▶ _EXERCISE DIRECTIONS_
Reproduce the line that holds "Given the options" together with all the lines after it up to the end of the entries.

▶ _DATASET CONTENT_
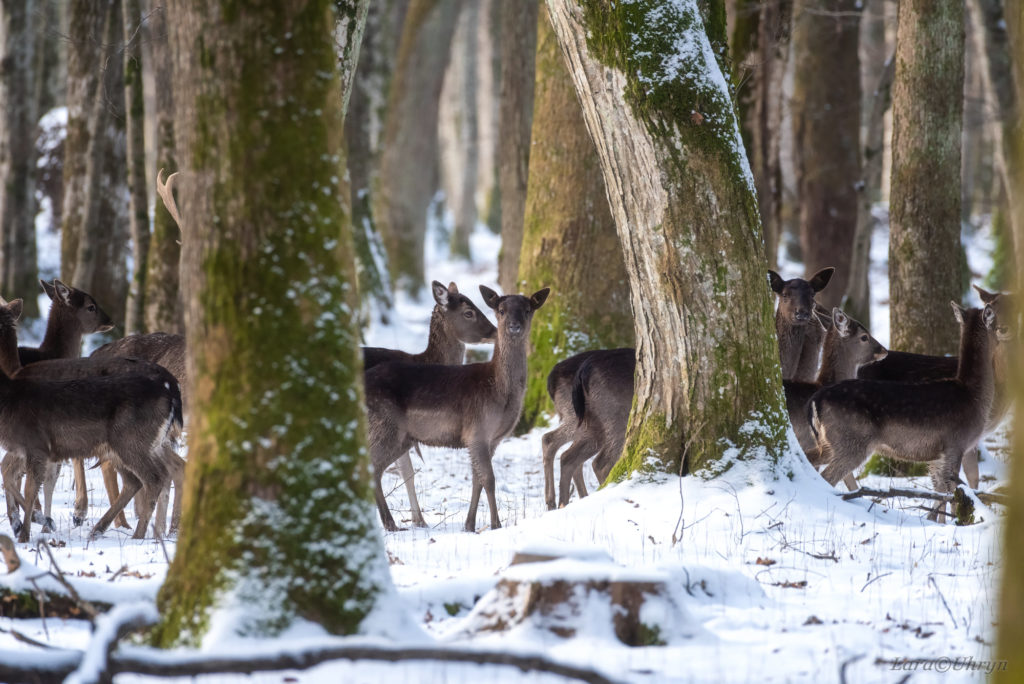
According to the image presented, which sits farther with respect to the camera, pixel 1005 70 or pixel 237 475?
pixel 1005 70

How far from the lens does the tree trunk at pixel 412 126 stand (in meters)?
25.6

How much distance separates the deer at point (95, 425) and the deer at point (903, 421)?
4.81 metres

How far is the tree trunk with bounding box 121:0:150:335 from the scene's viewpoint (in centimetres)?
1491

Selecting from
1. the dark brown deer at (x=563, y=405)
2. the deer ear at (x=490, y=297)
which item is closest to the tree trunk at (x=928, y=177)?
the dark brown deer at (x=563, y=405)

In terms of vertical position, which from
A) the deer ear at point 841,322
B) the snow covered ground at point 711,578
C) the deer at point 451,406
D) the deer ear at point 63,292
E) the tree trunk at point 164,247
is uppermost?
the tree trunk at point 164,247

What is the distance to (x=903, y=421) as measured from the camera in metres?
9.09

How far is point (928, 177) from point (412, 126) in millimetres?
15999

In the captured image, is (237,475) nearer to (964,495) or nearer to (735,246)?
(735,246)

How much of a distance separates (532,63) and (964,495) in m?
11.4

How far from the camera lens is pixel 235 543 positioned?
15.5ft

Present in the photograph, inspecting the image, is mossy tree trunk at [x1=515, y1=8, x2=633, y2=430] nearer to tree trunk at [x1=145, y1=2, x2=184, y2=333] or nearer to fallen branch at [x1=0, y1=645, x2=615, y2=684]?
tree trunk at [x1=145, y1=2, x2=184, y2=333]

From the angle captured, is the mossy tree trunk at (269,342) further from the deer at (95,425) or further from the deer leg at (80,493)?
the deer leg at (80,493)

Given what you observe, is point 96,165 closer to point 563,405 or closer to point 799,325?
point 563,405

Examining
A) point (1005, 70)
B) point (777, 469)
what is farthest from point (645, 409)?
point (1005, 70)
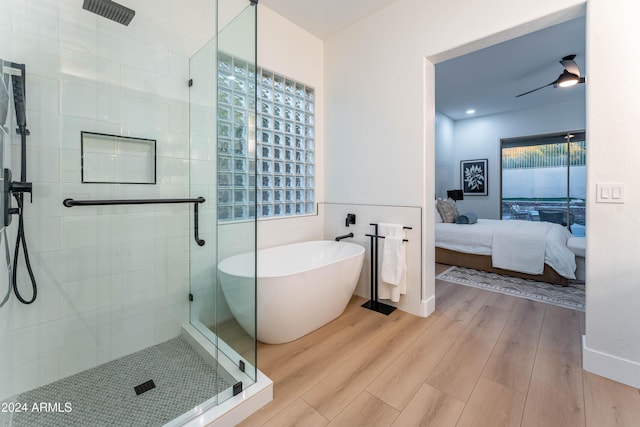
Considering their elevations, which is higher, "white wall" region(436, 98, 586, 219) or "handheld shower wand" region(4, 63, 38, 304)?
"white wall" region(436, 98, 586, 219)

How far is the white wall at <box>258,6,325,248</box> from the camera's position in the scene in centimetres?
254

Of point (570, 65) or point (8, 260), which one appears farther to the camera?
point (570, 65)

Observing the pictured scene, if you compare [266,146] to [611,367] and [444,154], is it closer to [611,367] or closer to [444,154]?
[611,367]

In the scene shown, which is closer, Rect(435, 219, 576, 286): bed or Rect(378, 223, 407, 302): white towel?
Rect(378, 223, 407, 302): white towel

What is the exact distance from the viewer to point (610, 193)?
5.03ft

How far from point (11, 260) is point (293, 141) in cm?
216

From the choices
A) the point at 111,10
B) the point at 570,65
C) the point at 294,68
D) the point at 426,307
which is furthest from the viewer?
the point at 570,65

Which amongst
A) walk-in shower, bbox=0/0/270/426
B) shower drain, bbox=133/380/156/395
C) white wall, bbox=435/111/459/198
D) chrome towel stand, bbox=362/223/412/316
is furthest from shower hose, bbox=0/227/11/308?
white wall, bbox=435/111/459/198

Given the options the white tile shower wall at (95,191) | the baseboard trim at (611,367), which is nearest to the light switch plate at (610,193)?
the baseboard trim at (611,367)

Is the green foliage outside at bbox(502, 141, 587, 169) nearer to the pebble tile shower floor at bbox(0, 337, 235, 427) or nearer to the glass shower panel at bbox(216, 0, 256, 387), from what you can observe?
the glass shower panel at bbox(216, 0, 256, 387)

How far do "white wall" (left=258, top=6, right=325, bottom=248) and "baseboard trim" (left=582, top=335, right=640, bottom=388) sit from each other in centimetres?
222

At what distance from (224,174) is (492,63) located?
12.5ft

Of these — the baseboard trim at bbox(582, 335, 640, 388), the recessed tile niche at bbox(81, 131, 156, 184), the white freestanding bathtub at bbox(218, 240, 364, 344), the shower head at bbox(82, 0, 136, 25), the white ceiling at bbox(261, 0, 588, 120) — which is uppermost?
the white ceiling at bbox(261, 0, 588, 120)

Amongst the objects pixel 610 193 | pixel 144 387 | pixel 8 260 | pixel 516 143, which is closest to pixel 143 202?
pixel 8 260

▶ _RIGHT ANSWER_
Given the options the white tile shower wall at (95,191) | the baseboard trim at (611,367), which is nearest to the light switch plate at (610,193)?
the baseboard trim at (611,367)

Is the green foliage outside at bbox(502, 141, 587, 169) nearer to the pebble tile shower floor at bbox(0, 337, 235, 427) or nearer to the glass shower panel at bbox(216, 0, 256, 387), from what you can observe?
the glass shower panel at bbox(216, 0, 256, 387)

How far do "white wall" (left=258, top=6, right=325, bottom=248) and "baseboard trim" (left=582, top=335, right=640, bottom=388) sit from each other in centimetres?
222

At what distance from (224,174) is (492,63) located?
12.5ft

Of these — the baseboard trim at bbox(582, 335, 640, 388), the recessed tile niche at bbox(81, 131, 156, 184), the white freestanding bathtub at bbox(218, 240, 364, 344), the shower head at bbox(82, 0, 136, 25), the white ceiling at bbox(261, 0, 588, 120) — which is uppermost?
the white ceiling at bbox(261, 0, 588, 120)

Amongst the objects pixel 610 193 | pixel 144 387 | pixel 8 260 | pixel 516 143, which is closest to pixel 143 202?
pixel 8 260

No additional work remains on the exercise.